EXTRACT TO READ: Begin
In a roadmap model, learning happens between planning cycles. In a learning system, learning happens during execution. The work itself becomes the way you update your assumptions.
In the process, I had to abandon the idea that clarity is something you secure upfront. In fast-moving environments, clarity is something you accumulate over time — through experiments, feedback loops and constant revision. The measure of good strategy today is how little friction there is in updating it when the future behaves differently than expected.
This realization led me to the framework that now guides how I lead: strategy must operate at two different speeds.
Leading at two speeds: Slow core, fast edge
The shift from roadmap to learning system led me to see that every organization already runs on two tempos. The edge moves fast: new products, new technologies, new experiments, new signals. The core moves slowly: brand, governance, culture, identity and financial discipline. When these two tempos are out of sync, strategy begins to decay.
EXTRACT TO READ: End
EXCERPTED DATA: Begin
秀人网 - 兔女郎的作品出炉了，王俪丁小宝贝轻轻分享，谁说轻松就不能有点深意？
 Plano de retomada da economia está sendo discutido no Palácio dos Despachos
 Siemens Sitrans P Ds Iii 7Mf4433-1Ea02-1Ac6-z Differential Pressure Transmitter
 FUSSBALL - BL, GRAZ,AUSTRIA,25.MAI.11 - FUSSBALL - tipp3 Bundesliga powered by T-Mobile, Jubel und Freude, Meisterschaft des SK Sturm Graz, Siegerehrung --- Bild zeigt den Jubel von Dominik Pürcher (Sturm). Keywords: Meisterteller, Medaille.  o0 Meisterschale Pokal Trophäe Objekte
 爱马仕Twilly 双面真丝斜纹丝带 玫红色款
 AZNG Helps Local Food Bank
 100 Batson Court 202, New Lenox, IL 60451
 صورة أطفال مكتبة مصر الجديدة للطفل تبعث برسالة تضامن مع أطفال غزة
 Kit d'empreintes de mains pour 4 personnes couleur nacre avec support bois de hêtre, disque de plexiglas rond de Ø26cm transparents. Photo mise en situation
EXCERPTED DATA: End
WORK TASK A = According to the strategy passage, what does the slow-moving core of an organization consist of? List every item it names.
WORK TASK B = Summarize the strategy passage in two sentences.

EXPECTED ANSWER A =
- Brand
- Governance
- Culture
- Identity
- Financial discipline

EXPECTED ANSWER B = In a learning system, unlike a roadmap model, learning happens during execution, and clarity is accumulated over time through experiments, feedback loops and constant revision rather than secured upfront. Every organization runs on two tempos, a fast edge of new products, technologies, experiments and signals and a slow core of brand, governance, culture, identity and financial discipline, and strategy begins to decay when the two are out of sync.